IMF Hails Pakistan for Tough Measures in 2024-25 Budget

IMF Hails Pakistan for Tough Measures in 2024-25 Budget

ISLAMABAD, June 22, 2024 – The International Monetary Fund (IMF) has commended Pakistan for its stringent economic decisions embedded in the 2024-25 budget.

According to a national news agency, the IMF praised the efforts during recent virtual negotiations, marking significant progress in discussions between the two parties.

Sources indicate that the IMF expressed satisfaction with the challenging economic measures adopted in the budget, recognizing the constructive involvement of political parties in shaping these decisions. The IMF particularly appreciated the limitations on tax exemptions aimed at bolstering the economy.

The appreciation from the IMF comes as Pakistan prepares to welcome an IMF delegation for discussions on a new loan program.
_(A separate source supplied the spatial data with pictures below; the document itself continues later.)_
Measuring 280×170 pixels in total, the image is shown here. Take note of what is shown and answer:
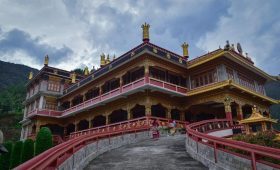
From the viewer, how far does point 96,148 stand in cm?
1241

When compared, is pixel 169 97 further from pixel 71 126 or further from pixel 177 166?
pixel 71 126

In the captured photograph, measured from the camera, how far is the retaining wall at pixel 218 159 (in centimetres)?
693

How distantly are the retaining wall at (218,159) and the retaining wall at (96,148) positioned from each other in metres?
4.47

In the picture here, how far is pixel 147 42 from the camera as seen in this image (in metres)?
23.9

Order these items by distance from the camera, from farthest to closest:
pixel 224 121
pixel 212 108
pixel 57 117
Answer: pixel 57 117, pixel 212 108, pixel 224 121

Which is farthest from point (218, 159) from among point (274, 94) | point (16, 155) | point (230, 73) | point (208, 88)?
point (274, 94)

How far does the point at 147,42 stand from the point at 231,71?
8822 millimetres

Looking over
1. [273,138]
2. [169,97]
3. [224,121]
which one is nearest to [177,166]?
[273,138]

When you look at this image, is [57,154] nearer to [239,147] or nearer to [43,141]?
[239,147]

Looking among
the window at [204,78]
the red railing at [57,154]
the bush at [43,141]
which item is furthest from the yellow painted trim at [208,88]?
the bush at [43,141]

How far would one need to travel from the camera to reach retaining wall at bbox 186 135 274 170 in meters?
6.93

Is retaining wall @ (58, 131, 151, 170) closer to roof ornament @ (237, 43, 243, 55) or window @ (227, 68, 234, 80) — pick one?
window @ (227, 68, 234, 80)

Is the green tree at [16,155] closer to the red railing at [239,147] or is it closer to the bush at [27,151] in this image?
the bush at [27,151]

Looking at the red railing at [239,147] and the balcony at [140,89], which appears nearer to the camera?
the red railing at [239,147]
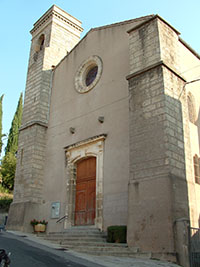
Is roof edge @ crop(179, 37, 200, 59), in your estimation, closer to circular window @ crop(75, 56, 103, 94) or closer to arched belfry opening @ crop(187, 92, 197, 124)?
arched belfry opening @ crop(187, 92, 197, 124)

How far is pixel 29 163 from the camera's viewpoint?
15.3 meters

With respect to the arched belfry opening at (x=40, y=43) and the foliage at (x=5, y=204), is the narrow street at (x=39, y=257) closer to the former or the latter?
the foliage at (x=5, y=204)

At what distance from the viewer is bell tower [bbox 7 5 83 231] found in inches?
576

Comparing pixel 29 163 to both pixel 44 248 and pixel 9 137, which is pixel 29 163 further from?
pixel 9 137

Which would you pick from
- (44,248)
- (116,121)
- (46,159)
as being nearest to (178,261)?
(44,248)

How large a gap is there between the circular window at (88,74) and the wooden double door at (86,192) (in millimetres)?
3525

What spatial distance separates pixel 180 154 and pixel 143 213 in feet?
7.38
The delegation is expected to arrive in the last week of June, following Pakistan’s fulfillment of the IMF’s prior conditions.

Sources revealed that the IMF anticipates the approval of the budget for the next financial year by June 28 or 29. This timeline underscores the urgency and importance of the measures taken to stabilize the country’s economy.

Tough Economic Decisions

The 2024-25 budget includes several tough measures demanded by the IMF. These measures encompass:

1. Increased Tax Collection: The IMF has pushed for more robust tax collection efforts from provincial governments to enhance revenue.

2. Tax on Agriculture and Stationery Items: New taxes on agriculture and stationery items have been introduced to widen the tax base.

3. Monthly Pensions: The budget includes provisions to impose taxes on monthly pensions, a move aimed at generating additional revenue.

4. Utility Prices: There are planned increases in gas and electricity prices to reflect market rates and reduce subsidies.

5. General Sales Tax: The general sales tax (GST) is set to be raised to 18 percent, aligning with the IMF’s recommendations to standardize and increase tax revenue.

Political Consensus and Economic Stability

The IMF’s commendation highlights the positive role of political consensus in implementing these economic reforms. The collaboration between various political factions has been crucial in enacting measures that, while tough, are deemed necessary for long-term economic stability.

The successful approval and implementation of the 2024-25 budget will be pivotal for Pakistan as it seeks to secure the new loan program from the IMF. This financial assistance is expected to provide much-needed support to the country’s economy, ensuring that it can meet its fiscal challenges and maintain growth.

As Pakistan moves forward, the government’s ability to adhere to these stringent measures and the continued cooperation with the IMF will be critical in navigating the economic landscape and achieving sustainable development. The upcoming visit of the IMF delegation will be a key milestone in this ongoing effort.